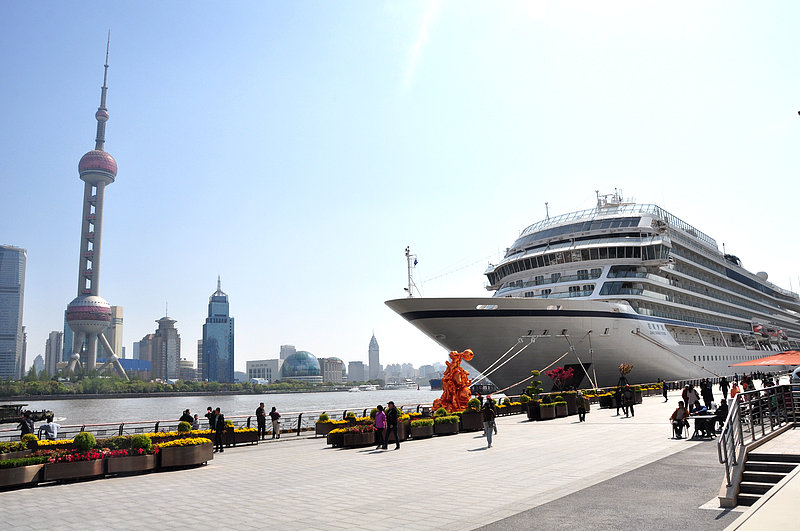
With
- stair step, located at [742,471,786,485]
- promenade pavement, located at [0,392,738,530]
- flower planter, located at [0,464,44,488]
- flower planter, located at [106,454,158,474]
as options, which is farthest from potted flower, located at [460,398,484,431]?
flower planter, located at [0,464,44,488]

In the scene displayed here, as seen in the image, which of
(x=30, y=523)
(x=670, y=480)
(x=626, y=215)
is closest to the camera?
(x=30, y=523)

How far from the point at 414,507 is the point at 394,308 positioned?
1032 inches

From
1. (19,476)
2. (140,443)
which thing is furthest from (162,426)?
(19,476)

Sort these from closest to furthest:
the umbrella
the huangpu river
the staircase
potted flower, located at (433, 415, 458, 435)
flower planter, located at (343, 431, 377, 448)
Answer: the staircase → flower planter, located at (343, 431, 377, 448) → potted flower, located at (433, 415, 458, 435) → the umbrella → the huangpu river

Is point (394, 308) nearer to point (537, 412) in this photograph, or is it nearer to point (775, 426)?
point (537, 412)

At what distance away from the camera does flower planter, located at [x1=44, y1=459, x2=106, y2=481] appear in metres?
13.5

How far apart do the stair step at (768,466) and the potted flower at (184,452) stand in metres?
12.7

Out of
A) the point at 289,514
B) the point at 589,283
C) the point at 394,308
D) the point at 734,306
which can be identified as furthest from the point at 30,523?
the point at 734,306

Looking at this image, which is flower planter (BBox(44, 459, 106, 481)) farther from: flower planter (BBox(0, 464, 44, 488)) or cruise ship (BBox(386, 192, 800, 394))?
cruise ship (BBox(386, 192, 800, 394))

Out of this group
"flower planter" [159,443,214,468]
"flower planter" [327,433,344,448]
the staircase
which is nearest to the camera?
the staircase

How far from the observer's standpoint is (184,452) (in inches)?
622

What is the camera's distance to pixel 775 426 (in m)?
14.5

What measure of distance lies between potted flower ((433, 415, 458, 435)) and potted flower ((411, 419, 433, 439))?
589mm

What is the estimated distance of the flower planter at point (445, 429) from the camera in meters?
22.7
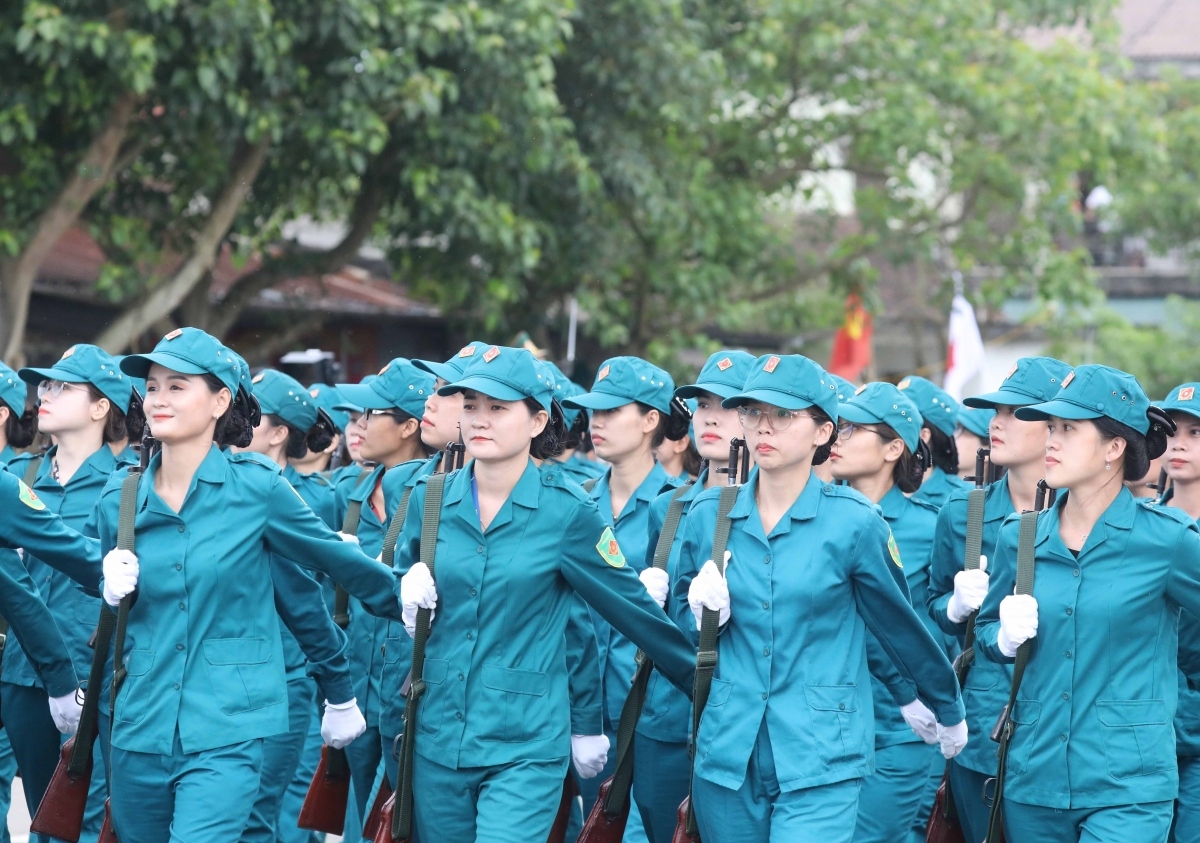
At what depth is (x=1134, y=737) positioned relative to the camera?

### What the exercise asks
Rewrite the records from the line with "Out of this group" through the end of the records, replacing "camera" with "viewer" and changing nothing else. Leave the pictures out of your answer.

### Task solution
Out of this group
"flower planter" [159,443,214,468]
"flower planter" [327,433,344,448]
the staircase
which is nearest to the viewer?
the staircase

How far from the observer's standpoint is (184,452) (in inches)?
622

What is the viewer's distance to pixel 775 426 (in m)?
14.5

What measure of distance lies between potted flower ((433, 415, 458, 435)) and potted flower ((411, 419, 433, 439))?
589mm

What is the estimated distance of the flower planter at point (445, 429) from the viewer in meters?
22.7
At what depth is (x=1134, y=737) positioned relative to the viewer?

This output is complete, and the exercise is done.